(Collected data)
┄┄┄┄┄┄
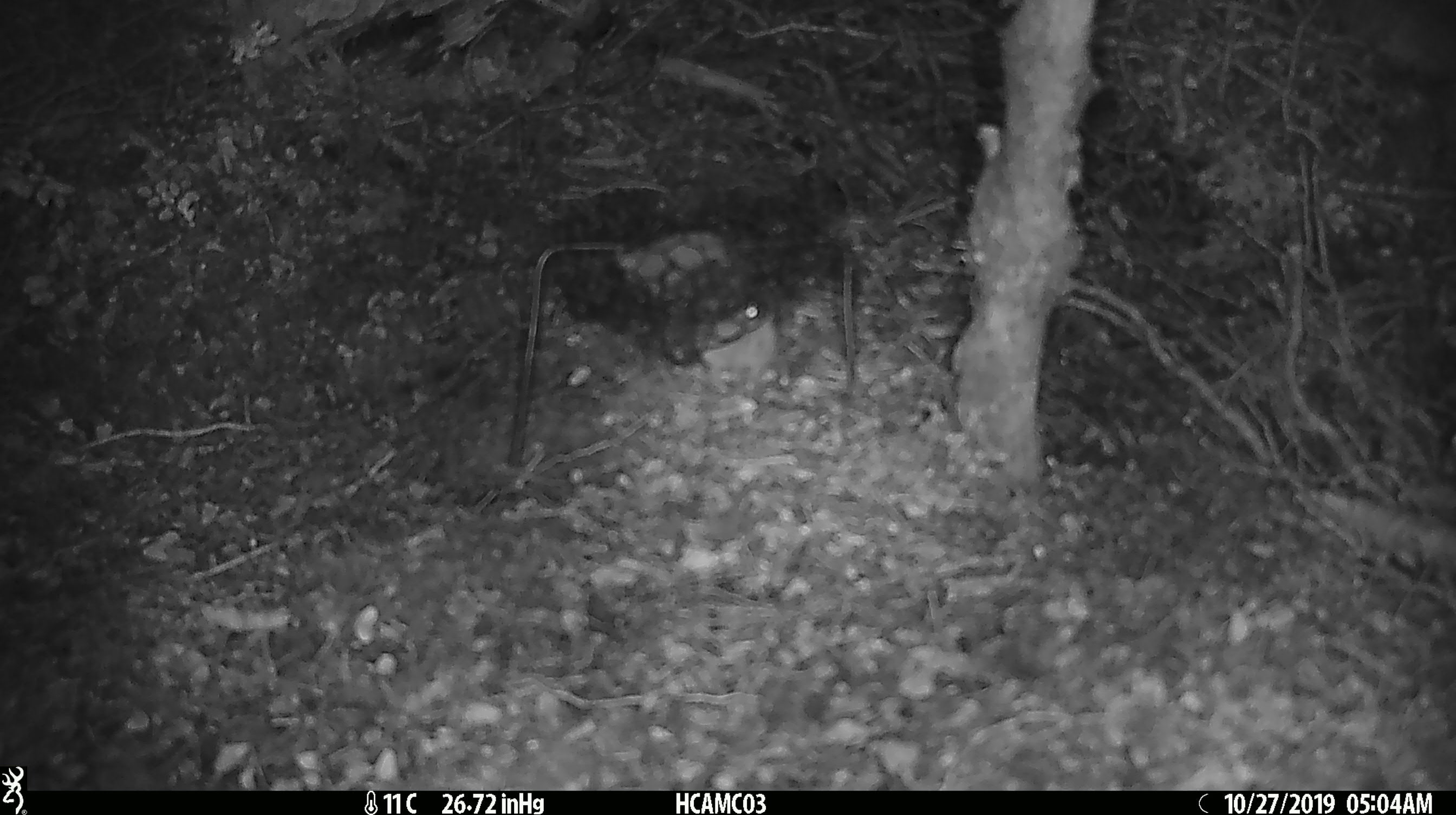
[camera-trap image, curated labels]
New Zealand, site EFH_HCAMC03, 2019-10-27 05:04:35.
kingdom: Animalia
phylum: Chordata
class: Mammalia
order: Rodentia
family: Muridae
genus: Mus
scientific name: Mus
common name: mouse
┄┄┄┄┄┄
(Exercise details):
Transcribe the records in full and exactly. Pictures stay out.

(Written response):
[camera-trap image, curated labels]
New Zealand, site EFH_HCAMC03, 2019-10-27 05:04:35.
kingdom: Animalia
phylum: Chordata
class: Mammalia
order: Rodentia
family: Muridae
genus: Mus
scientific name: Mus
common name: mouse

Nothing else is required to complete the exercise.